After visiting Beethoven's House in Heiligenstadt (more about that later) we took a short trip to Grinzing to see Mahler's grave. It is a beautiful piece of stonework, simple and moving. Mahler was asked once what he wanted on his gravestone. He said, "Just my name. Those that know me won't need anything more, those that don't won't care.
Mahler is a special composer. His music captures the modern world that was to come and expresses a wistful longing for the loss of the natural world. Alban Berg wrote, " I have played through the 9th Symphony again. The first movement is the finest Mahler has ever written. It is the expression of an unprecedented love of this Earth, the longing to live on it in peace, and to enjoy it and its nature in its most fundamental form - before death comes." He goes on, "Because it will inexorably come. This whole movement is a premonition of death. It appears again and again. All that is earthly and dreamy surges in it..."

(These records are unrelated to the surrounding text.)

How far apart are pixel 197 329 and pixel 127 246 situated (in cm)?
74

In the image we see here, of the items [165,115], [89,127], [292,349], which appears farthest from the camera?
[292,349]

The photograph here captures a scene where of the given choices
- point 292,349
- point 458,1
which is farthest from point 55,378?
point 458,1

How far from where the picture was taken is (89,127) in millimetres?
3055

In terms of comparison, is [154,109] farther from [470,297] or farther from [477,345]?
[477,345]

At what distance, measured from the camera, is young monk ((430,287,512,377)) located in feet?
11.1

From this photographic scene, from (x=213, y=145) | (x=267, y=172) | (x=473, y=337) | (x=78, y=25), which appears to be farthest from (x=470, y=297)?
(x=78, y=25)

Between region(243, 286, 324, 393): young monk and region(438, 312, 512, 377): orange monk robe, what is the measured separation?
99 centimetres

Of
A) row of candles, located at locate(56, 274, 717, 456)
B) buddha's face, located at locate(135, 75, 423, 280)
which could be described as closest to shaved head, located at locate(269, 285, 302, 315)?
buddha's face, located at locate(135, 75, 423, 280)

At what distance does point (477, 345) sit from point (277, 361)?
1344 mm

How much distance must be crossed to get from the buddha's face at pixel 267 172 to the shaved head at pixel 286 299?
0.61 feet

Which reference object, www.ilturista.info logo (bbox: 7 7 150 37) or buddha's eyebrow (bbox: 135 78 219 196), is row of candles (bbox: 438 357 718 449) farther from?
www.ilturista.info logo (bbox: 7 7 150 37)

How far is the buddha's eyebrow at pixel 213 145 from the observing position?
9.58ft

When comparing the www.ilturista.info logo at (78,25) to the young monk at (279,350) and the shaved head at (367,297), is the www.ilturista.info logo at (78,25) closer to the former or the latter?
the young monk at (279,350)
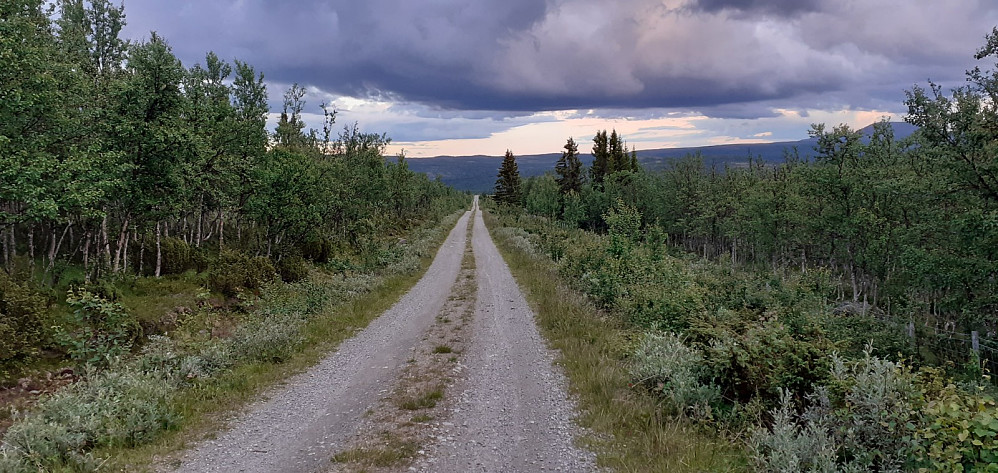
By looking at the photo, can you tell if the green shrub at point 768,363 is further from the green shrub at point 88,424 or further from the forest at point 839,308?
the green shrub at point 88,424

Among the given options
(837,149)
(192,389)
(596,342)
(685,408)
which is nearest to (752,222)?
(837,149)

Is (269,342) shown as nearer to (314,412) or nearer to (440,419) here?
(314,412)

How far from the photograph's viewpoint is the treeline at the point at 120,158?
1324cm

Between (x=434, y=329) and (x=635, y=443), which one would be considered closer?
(x=635, y=443)

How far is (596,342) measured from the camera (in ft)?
34.3

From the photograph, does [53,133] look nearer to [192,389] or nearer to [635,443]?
[192,389]

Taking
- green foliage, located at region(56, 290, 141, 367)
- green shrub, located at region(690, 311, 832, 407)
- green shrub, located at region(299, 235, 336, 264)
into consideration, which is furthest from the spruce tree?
green shrub, located at region(690, 311, 832, 407)

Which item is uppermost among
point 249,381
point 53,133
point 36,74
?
point 36,74

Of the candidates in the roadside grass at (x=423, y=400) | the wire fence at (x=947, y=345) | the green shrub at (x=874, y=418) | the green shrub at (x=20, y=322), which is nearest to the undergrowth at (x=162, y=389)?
the green shrub at (x=20, y=322)

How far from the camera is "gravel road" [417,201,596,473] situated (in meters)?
5.80

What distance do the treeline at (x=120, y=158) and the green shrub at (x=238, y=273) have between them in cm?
205

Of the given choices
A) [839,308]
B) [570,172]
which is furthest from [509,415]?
[570,172]

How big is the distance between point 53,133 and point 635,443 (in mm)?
20172

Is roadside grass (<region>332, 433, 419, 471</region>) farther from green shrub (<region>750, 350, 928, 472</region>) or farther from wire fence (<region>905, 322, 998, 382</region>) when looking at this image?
wire fence (<region>905, 322, 998, 382</region>)
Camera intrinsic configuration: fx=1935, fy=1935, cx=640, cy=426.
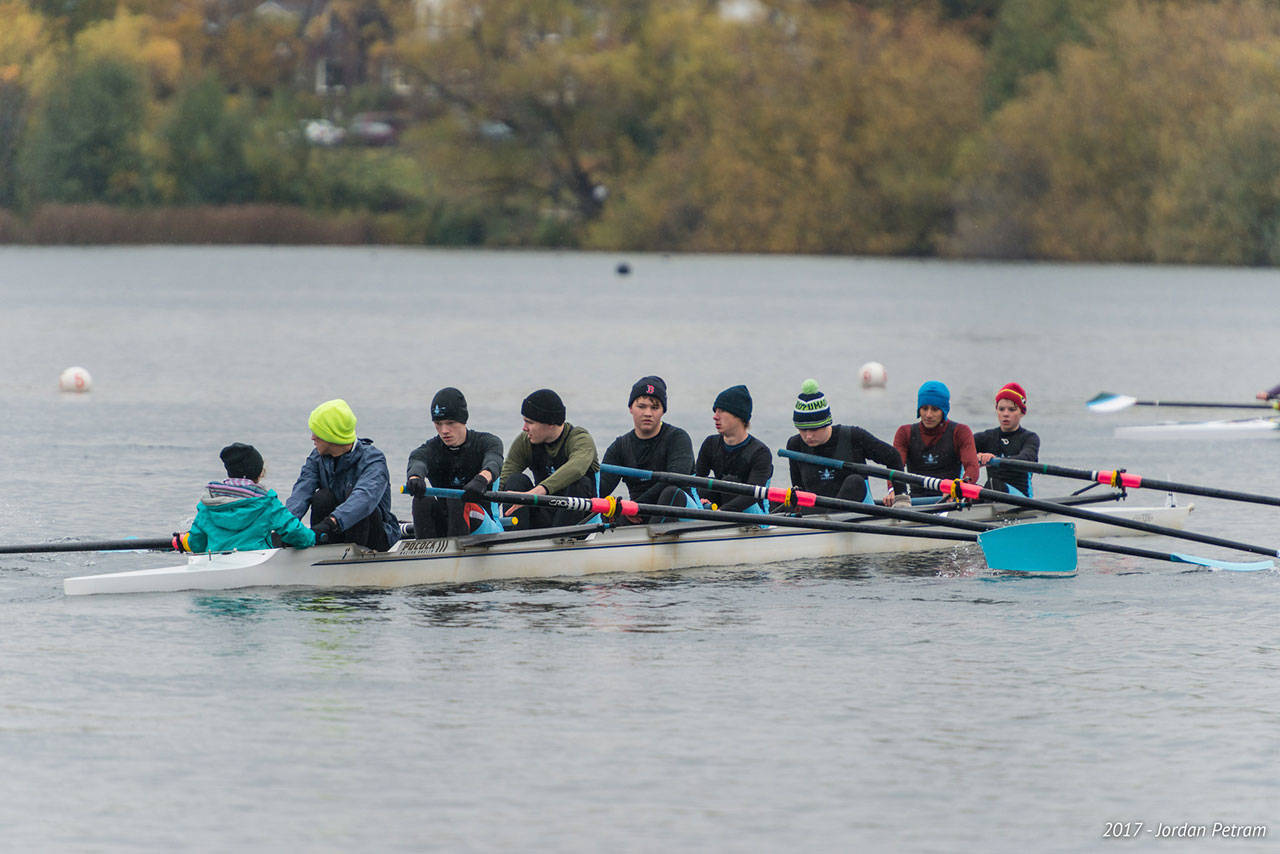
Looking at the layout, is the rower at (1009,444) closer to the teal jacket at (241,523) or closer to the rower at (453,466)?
the rower at (453,466)

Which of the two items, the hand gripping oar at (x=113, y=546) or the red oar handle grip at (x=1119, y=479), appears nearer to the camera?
the hand gripping oar at (x=113, y=546)

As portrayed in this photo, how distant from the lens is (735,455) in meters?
13.9

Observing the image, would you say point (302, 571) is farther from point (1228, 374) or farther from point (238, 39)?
point (238, 39)

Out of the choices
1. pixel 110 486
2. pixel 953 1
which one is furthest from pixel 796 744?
pixel 953 1

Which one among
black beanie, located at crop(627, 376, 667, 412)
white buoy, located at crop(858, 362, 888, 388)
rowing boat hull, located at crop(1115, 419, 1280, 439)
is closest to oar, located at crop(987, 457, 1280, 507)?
black beanie, located at crop(627, 376, 667, 412)

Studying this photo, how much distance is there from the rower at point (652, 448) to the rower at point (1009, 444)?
8.33 ft

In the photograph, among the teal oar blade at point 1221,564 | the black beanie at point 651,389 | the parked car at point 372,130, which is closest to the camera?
the black beanie at point 651,389

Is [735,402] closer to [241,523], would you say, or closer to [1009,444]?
[1009,444]

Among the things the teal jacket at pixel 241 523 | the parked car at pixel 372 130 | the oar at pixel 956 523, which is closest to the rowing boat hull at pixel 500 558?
the teal jacket at pixel 241 523

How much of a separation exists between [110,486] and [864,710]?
10140mm

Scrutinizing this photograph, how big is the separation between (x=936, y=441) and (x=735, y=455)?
5.47 ft

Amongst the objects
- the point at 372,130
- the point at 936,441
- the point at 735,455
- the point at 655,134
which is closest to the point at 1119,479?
the point at 936,441

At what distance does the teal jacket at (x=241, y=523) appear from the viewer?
38.6 feet

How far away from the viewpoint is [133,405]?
26125 mm
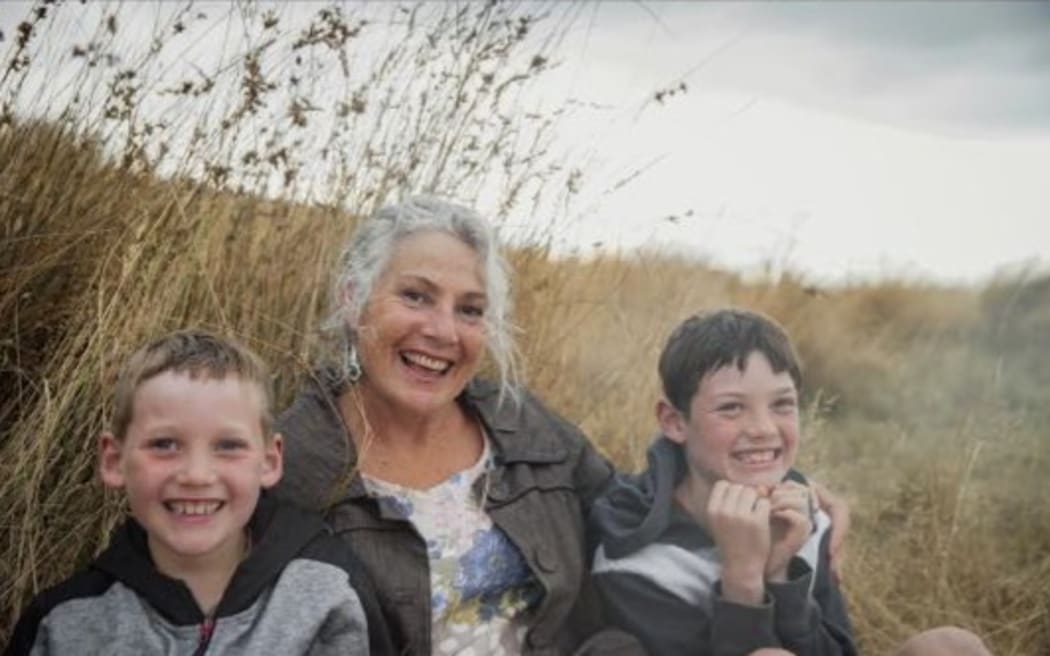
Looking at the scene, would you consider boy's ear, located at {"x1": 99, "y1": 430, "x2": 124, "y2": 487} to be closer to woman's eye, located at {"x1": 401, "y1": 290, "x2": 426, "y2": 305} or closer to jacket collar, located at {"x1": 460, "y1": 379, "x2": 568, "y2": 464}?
woman's eye, located at {"x1": 401, "y1": 290, "x2": 426, "y2": 305}

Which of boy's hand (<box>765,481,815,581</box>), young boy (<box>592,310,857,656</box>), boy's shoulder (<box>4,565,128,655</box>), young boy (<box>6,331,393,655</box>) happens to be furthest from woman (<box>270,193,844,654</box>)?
boy's shoulder (<box>4,565,128,655</box>)

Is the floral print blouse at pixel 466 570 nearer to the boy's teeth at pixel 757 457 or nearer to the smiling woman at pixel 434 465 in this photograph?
the smiling woman at pixel 434 465

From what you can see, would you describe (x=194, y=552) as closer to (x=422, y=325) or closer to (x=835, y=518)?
(x=422, y=325)

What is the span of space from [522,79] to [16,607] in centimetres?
206

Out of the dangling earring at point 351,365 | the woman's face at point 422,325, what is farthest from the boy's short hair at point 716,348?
the dangling earring at point 351,365

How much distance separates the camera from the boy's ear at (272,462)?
90.5 inches

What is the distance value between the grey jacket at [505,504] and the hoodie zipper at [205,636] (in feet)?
1.31

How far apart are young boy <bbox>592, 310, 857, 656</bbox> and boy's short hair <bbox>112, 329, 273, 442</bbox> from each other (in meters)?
0.87

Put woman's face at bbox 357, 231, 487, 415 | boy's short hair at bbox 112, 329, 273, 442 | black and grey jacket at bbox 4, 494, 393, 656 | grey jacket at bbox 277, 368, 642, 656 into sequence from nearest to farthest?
1. black and grey jacket at bbox 4, 494, 393, 656
2. boy's short hair at bbox 112, 329, 273, 442
3. grey jacket at bbox 277, 368, 642, 656
4. woman's face at bbox 357, 231, 487, 415

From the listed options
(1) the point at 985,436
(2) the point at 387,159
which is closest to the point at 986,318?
(1) the point at 985,436

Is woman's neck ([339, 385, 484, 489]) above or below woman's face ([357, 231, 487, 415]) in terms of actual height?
below

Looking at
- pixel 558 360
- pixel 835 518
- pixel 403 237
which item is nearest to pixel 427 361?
pixel 403 237

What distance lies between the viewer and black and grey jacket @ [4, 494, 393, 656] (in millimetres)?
2086

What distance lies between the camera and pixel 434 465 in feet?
8.84
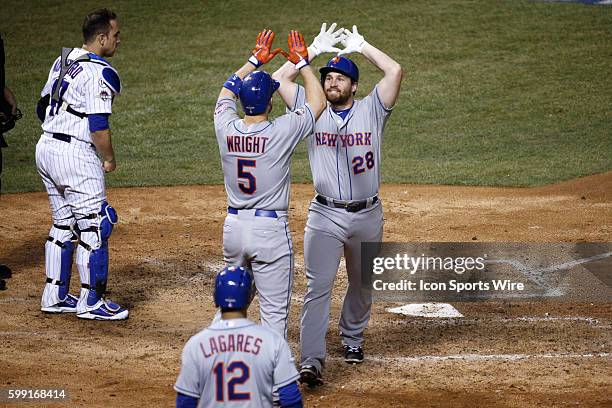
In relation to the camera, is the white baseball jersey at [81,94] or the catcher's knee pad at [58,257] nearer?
the white baseball jersey at [81,94]

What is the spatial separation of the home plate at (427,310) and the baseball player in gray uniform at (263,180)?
2.32 metres

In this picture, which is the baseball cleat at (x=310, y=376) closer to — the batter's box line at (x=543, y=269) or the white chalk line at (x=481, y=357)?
the white chalk line at (x=481, y=357)

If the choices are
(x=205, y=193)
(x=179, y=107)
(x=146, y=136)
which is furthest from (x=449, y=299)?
(x=179, y=107)

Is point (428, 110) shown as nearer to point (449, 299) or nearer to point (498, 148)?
point (498, 148)

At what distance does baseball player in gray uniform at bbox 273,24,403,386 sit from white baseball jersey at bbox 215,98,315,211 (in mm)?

Booyah (!) to that. Great music can mean all these things without a word being spoken. When I first listened to that movement, I was in high school. I knew I had experienced something important. I started the record over, and listened again and again. Sad, beautiful, happy... I heard mountains, valleys, love... and of course, death. And that was only the first movement!
I get to hear it live with Esa-Pekka Salonen and the Vienna Philharmonic in Novemeber.